Sobre o tema, SCHAFFER (1991, p.106), com propriedade, resume a situação enfrentada por estes institutos no sistema jurídico nacional, como se observa do trecho que segue:

O Supremo preferiu em um primeiro momento praticamente esvaziar o mandado de injunção ao equipará-lo à ação direta de inconstitucionalidade por omissão, o que ocasionou severas críticas ao mesmo por essa posição de relativa omissão. Porém, lentamente o Judiciário vem caminhando para a afirmação da dupla finalidade do mandado de injunção, ou seja, de um lado viabilizar o exercício do direito constitucional, quando isso seja juridicamente possível, e, de outro, viabilizando ou não o exercício desse direito, dar ciência ao órgão legislativo e executivo omissos para que adotem as providências necessárias.

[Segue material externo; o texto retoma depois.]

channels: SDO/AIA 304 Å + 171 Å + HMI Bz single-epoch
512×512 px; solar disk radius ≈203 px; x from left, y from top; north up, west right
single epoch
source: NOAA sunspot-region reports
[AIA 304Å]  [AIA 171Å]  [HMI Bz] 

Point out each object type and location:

Isso porque, mesmo que se removam, no caso concreto, os obstáculos para a fruição desses direitos, ainda se faz necessário que se supra a declarada omissão pelo órgão competente.

Em verdade, apesar das semelhanças evidentes, por se tratarem de instrumentos de controle da constitucionalidade e de concretização normativa da Constituição, o fato é que são institutos bastante distintos no que se refere aos efeitos do provimento final alcançado.

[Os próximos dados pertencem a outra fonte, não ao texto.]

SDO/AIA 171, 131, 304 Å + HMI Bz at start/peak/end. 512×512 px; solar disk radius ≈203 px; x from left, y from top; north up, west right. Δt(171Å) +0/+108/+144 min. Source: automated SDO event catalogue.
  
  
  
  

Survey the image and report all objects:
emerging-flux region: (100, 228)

Na ação direta de inconstitucionalidade por omissão, o Supremo Tribunal Federal, ao declarar a ausência inconstitucional da norma, dá ciência ao órgão administrativo para que adote as medidas necessárias em 30 dias ou outro prazo razoável estipulado pelo Tribunal em razão das peculiaridades do

caso ou, caso a omissão advenha de um não agir do Poder Legislativo, apenas incita-o a legislar, ressaltando a conveniência e a oportunidade de exercer a sua função típica, sem, no entanto, coagir referido poder, sob pena de afronta à regra fixada pelo artigo 2º da Constituição da República, sem possibilidade de responsabilização dos órgãos legislativos (MORAES, 2012).

O mandado de injunção, por sua vez, tratando-se de uma ação que possui como pressuposto a existência de um direito subjetivo, necessita de um interesse jurídico pessoal a justificar o seu ajuizamento, já que objetiva possibilitar a uma determinada pessoa o exercício de direito fundamental não exercitável em virtude da falta de norma regulamentadora, não sendo, portanto, ação abstrata como a ação direta de inconstitucionalidade por omissão.

Apesar dessa reconhecida função desempenhada pelo mandado de injunção, qual seja, a de possibilitar o exercício de um direito, a qual, inclusive, vem expressamente trazida pela redação da norma constitucional em que se insere, os tribunais pátrios, em especial o Supremo Tribunal Federal, por muitos anos restringiram a sua produção de efeitos, muito devido a uma interpretação equivocada da lei e dos princípios constitucionais, impedindo que o instituto produzisse os seus almejados resultados práticos.

Em razão das divergências jurisprudenciais existentes na interpretação do mandado de injunção é que foi criada classificação doutrinária que se baseia, fundamentalmente, na carga eficacial que se reconhece ao writ. Tal classificação e a realização de uma análise crítica de seus fundamentos à luz dos direitos fundamentais são o ponto principal deste trabalho, matéria que será tratada com maior profundidade no capítulo que segue.